Transition to GRETL:
“Now, let’s see this in action with real data!”

2. Lab Exercise 1: Multiple Regression in GRETL (20 min)

Task: Run the model:
\[ \log(\text{Wage}) = 3.05 - 0.04\text{Female} + 0.03\text{Age} + 0.23\text{Educ} - 0.37\text{Parttime} + e \]
Steps:
1. Load dataset in GRETL.
2. Model > Ordinary Least Squares > log(Wage) ~ Female + Age + Educ + Parttime.

Regression Outcomes Discussion:
| Variable | Coeff. | Interpretation (Relative Effect) |
|————|——–|———————————-|
| Female | -0.041 | Women earn 4% less (p=0.097, NS at 5%) |
| Age | 0.031 | +3% per year (p=0.000) |
| Educ | 0.233 | +26% per level (p=0.000) |
| Parttime | -0.365 | -31% (p=0.000) |

Key Points:
- Gender effect shrinks from -25% (simple) to -4% (multiple regression).
- Education and part-time are highly significant confounders.


Session 2: Model Extensions & Testing (45 min)

3. Absolute vs. Relative Effects (10 min)
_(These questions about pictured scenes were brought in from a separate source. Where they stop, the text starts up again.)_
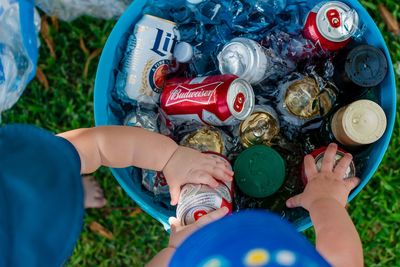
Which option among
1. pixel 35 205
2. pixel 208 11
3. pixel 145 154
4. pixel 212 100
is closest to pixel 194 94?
pixel 212 100

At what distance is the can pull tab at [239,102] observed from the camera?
1088 mm

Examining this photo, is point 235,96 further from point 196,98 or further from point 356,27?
point 356,27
Mathematical Interpretation: - Log-wage model (relative effects):
\[ \beta_j = \frac{\partial \text{Wage}}{\partial x_j} \cdot \frac{1}{\text{Wage}} \approx \% \Delta \text{Wage} \]
- e.g., \(e^{0.233} - 1 = 26\%\) wage increase per education level.

  • Linear wage model (absolute effects): \[ \text{Wage} = -77.87 - 2.12\text{Female} + 29.47\text{Educ} + \dots \]
    • Education adds $29.47 per level (vs. 26% in log model).

Conceptual Discussion:
- “Use log models for % or relative effects, linear for $ effects.”

4. Testing Education Effects (20 min)

Task: Test if education returns are constant across levels.

Steps:
1. Create dummies (DE2, DE3, DE4) for education levels.
2. Estimate:
\[ \log(\text{Wage}) = 3.32 - 0.03\text{Female} + 0.03\text{Age} + 0.17\text{DE2} + 0.38\text{DE3} + 0.77\text{DE4} - 0.37\text{Parttime} + e \]
3. F-test:
- \(H_0\): Linear education effects (\(\beta_5 = 2\beta_4, \beta_6 = 3\beta_4\)).
- Compute \(F = \frac{(0.716 - 0.704)/2}{(1-0.716)/493} = 10.4\) > 2.6 (critical value).
- Reject \(H_0\): Returns are non-linear (47% gain for highest level).

Wage Effects by Education Level: - Level 1 → 2: +19%
- Level 2 → 3: +23%
- Level 3 → 4: +47%

Discussion:
- “Higher education yields increasing returns, especially at top levels.”